EXCERPTED TEXT:

=====

Lest I should, in these Bedlamitish illustrations, be suspected of even the faintest exaggeration, I may, perhaps, venture to quote one of the leading literati of present day Socialism, who says: "It may seem to those accustomed to the present system an injustice that the clever doctor, advocate, artist, author, or composer should be able to absorb no more of the good things of life than the man of average ability." I am, by the limitation of my subject, relieved from saying more on art and literature than that I think the dead level Socialistic government roller of like reward for every one, great or small, brave or cowardly, would probably flatten out of sight the whole of the peculiarities of cleverness and genius which sometimes help to serve and illumine the world. I have in this paper only to write on the stand to be made by the advocates of Individualism in politics. It is on projects of industrial legislation that the battle is to be really fought.

=====

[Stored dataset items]
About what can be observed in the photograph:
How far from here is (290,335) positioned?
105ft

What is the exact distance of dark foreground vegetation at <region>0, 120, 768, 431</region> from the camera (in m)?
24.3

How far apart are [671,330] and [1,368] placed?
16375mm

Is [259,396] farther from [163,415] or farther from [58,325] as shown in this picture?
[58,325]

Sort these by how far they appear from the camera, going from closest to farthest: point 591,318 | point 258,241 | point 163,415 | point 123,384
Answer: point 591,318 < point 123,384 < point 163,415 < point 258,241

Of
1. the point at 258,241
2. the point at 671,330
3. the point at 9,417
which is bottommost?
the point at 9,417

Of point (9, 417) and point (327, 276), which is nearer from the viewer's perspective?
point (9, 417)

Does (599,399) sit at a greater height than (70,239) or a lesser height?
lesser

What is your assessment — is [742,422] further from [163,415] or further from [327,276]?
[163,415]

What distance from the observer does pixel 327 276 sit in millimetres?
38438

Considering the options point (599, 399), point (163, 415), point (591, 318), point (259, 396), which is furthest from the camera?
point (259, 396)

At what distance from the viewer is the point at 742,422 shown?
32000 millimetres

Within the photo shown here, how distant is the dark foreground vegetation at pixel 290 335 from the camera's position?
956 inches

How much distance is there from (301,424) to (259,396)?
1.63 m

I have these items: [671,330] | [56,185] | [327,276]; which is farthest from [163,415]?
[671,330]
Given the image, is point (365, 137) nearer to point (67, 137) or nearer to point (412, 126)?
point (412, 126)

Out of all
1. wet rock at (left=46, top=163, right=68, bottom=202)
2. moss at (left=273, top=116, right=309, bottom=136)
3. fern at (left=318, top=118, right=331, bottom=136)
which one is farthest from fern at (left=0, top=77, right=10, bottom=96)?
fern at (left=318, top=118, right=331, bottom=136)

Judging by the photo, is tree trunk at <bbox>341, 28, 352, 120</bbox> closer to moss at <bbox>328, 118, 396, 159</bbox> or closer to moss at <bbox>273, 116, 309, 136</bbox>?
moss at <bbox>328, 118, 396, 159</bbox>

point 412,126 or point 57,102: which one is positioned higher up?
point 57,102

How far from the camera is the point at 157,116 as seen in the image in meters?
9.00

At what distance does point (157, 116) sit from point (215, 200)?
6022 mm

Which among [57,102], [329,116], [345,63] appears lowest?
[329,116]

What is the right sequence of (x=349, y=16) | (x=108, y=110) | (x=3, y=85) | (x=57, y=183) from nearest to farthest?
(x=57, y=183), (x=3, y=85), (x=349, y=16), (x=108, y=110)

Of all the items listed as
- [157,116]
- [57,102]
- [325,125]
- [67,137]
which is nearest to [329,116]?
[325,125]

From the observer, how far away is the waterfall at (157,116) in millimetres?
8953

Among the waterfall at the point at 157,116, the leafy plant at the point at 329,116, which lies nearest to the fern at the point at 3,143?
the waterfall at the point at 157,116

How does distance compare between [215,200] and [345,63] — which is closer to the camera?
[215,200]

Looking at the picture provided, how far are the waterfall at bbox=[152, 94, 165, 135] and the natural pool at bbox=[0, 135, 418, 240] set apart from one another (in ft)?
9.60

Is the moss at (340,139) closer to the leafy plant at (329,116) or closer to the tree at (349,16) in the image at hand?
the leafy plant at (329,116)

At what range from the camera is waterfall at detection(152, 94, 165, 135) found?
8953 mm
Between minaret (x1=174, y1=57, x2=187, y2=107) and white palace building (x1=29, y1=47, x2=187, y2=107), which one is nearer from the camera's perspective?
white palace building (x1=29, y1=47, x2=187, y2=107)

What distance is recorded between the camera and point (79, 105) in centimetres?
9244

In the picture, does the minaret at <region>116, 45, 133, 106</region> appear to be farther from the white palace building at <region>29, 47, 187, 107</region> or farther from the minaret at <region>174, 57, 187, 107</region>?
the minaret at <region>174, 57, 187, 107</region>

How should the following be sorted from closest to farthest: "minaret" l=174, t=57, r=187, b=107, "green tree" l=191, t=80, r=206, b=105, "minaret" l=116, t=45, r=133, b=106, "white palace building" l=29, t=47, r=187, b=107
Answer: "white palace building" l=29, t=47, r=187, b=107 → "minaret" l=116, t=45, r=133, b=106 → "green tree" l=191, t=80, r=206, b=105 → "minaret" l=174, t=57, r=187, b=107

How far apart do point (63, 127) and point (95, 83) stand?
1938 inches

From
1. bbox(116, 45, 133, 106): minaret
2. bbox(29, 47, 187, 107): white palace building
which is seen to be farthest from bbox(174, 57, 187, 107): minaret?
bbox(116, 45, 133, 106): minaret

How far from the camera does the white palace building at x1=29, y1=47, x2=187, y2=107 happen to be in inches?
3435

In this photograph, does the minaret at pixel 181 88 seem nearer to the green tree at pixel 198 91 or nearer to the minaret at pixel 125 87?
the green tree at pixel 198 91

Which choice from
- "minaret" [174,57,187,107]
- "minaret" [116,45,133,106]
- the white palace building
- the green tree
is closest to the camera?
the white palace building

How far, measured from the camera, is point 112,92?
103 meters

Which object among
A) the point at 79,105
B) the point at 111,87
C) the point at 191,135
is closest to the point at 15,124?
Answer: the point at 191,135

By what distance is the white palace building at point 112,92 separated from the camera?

=====

WORK REQUIRED: From the excerpt on Socialism and Individualism, list every profession named in the quotation that begins "It may seem to those accustomed to the present system".

TASK RESULT: doctor, advocate, artist, author, composer